The respiratory function testing device (1) of the present invention includes a menu of rehabilitation to be performed on the subject and / or a type of medicine to be used on the subject, an implementation date of the rehabilitation, and / or The treatment method input means (operation key 4) for inputting the use date of the medicine, the rehabilitation menu and / or the kind of the medicine inputted by the treatment method input means, the implementation date of the rehabilitation and / or the medicine A treatment method storage means (EEPROM 13) for storing the use date in association with each other is further provided, and the transition information output means (display 7, printer 8) includes the implementation date and / or the use date that match the measurement date. The rehabilitation menu and / or medicinal seed stored in the treatment method storage means in association with each other And wherein the display so as to correspond to indicia corresponding to the measurement date.

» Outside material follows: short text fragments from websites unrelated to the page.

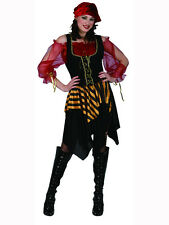 Adult Woman 10-26 Pirate Lady Outfit Fancy Dress Costume Caribbean Party Wench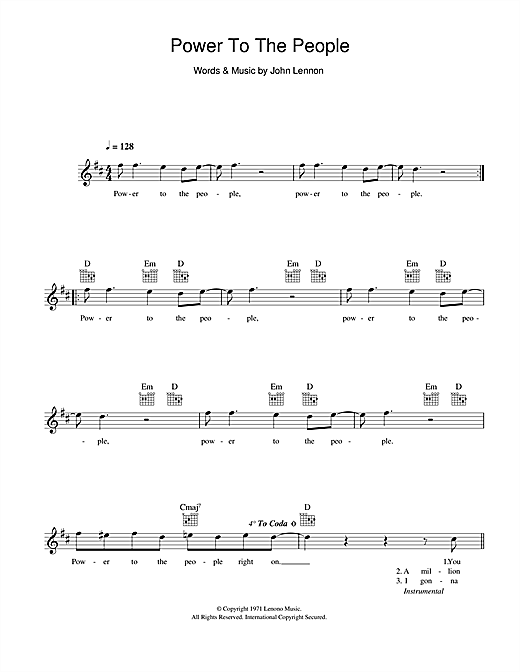 Power To The People Sheet Music
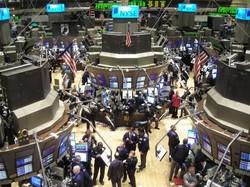 Impact des produits dérivés sur leur environnement financier, réglementaire et comptable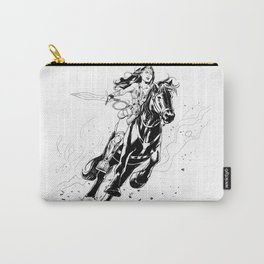 WW Carry-All Pouch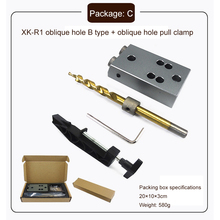 Woodworking Pocket Hole Jig Accessories with 9.5mm 3/8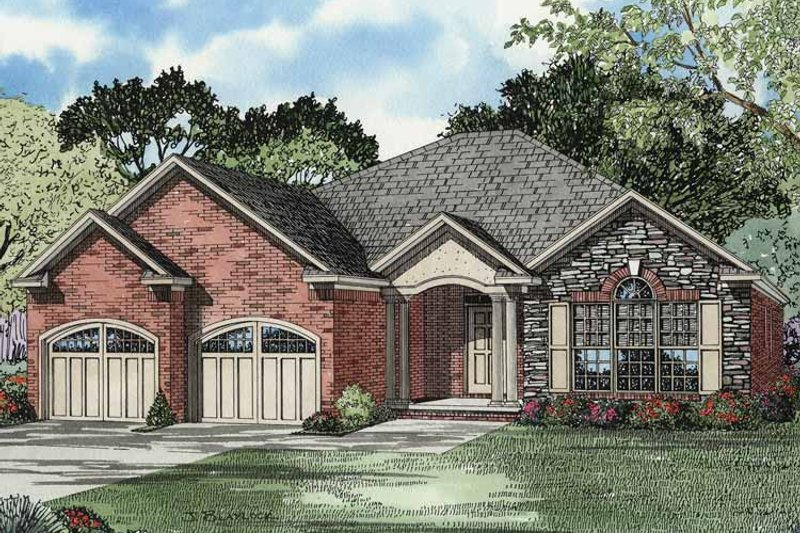 Country Exterior - Front Elevation Plan #17-2944 - Houseplans.com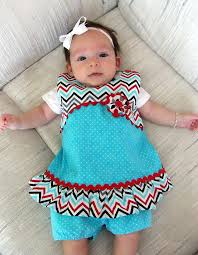 576 best for baby images on pinterest sewing patterns baby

An information providing system (100) of the present invention includes a client machine (PC 110) connected to the respiratory function testing apparatus (1) and a server machine (server 120) connected to the client machine via a communication line. In the information providing system, the client machine is configured to associate the information about the subject with the first one-second rate and the second one-second rate calculated for the subject. , Storing the measurement date, the menu of the rehabilitation performed on the subject and / or the type of medicine used on the subject, and the implementation date and / or use date A local storage means (hard disk) is provided, and the server machine collects and stores data stored in the local storage means of each client machine. Storage means (CPU, communication unit, hard disk), and the client machine includes information on the subject input to the input means (operation key 4) of the connected respiratory function test apparatus, and the calculation means ( CPU requests a data request including the first one second rate (FEV1.0 / FVC) and the second one second rate (FEV1.0 / FEV1.0 predicted value) calculated by the CPU) Further comprising data request means (CPU, communication unit) for transmitting to the server machine, wherein the server machine matches the information of the subject included in the data request transmitted from the data request means, and the data request Match data specifying means (CPU) for specifying data matching the first one second rate and the second one second rate included in the information from the information stored in the global storage means; and Information transmitting means (communication unit) for transmitting the information stored in the global storage means in association with the subject information of the data specified by the matching data specifying means to the client machine that is the transmission source of the data request ), And the client machine further includes provided information output means (display) for outputting data transmitted from the information transmitting means.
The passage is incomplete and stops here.